WORK TO BE COMPLETED> If pictures are present, leave them out, and copy the data word for word.

- - - -

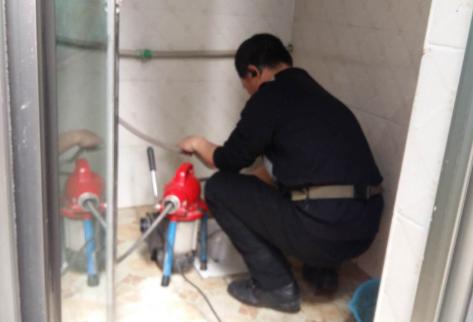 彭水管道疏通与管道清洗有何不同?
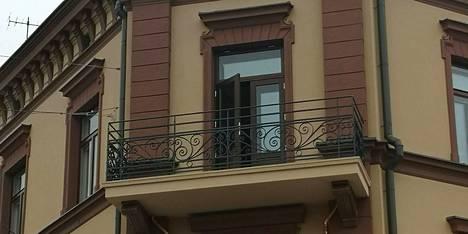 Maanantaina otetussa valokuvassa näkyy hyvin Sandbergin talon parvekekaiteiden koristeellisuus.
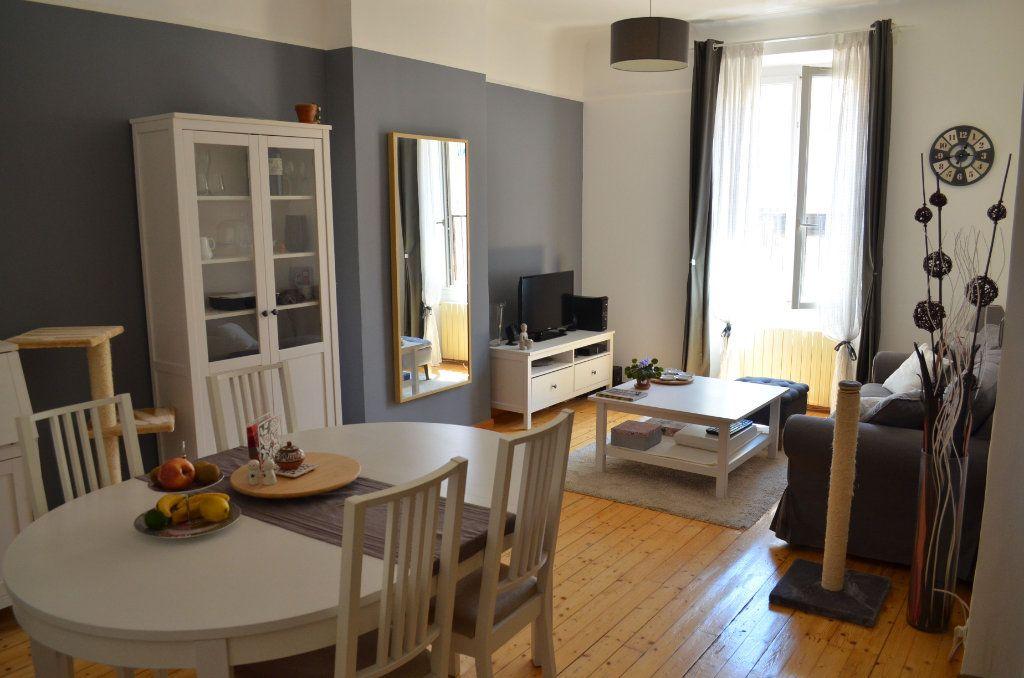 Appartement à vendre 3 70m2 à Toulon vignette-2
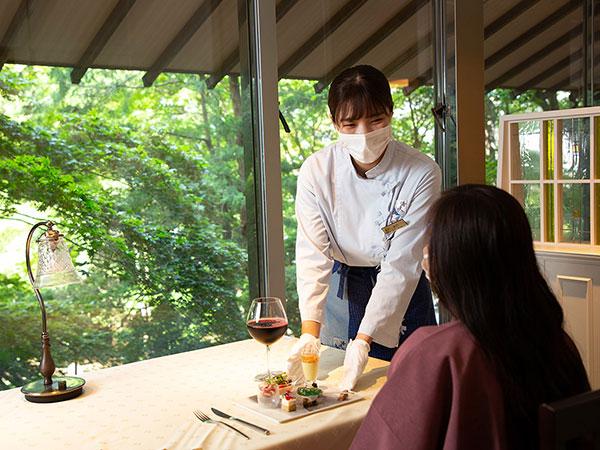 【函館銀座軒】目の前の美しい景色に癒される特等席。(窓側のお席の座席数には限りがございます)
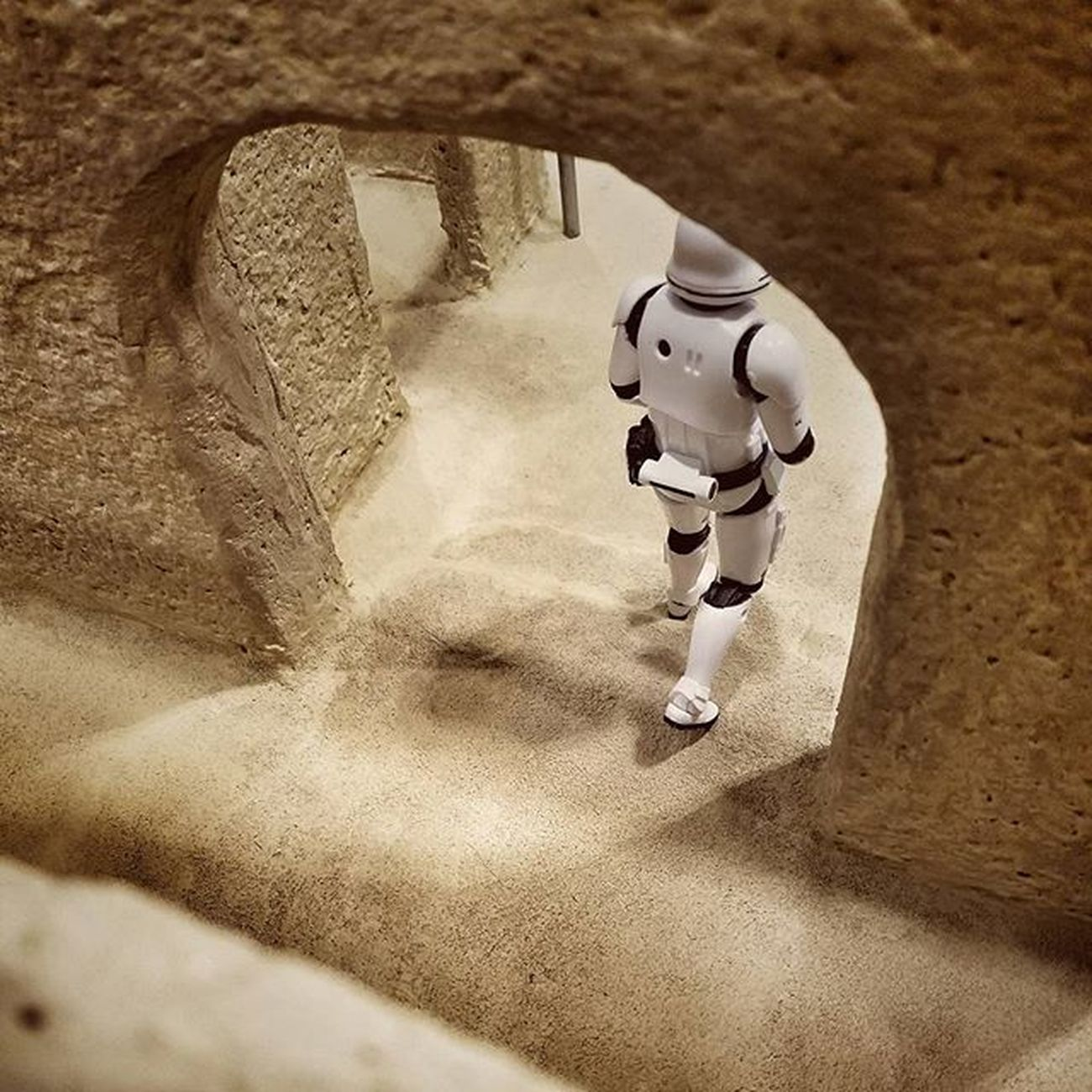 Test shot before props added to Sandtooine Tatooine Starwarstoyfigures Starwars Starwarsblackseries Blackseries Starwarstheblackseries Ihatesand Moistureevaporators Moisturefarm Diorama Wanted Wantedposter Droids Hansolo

- - - -

EXERCISE ANSWER>
 彭水管道疏通与管道清洗有何不同?
 Maanantaina otetussa valokuvassa näkyy hyvin Sandbergin talon parvekekaiteiden koristeellisuus.
 Appartement à vendre 3 70m2 à Toulon vignette-2
 【函館銀座軒】目の前の美しい景色に癒される特等席。(窓側のお席の座席数には限りがございます)
 Test shot before props added to Sandtooine Tatooine Starwarstoyfigures Starwars Starwarsblackseries Blackseries Starwarstheblackseries Ihatesand Moistureevaporators Moisturefarm Diorama Wanted Wantedposter Droids Hansolo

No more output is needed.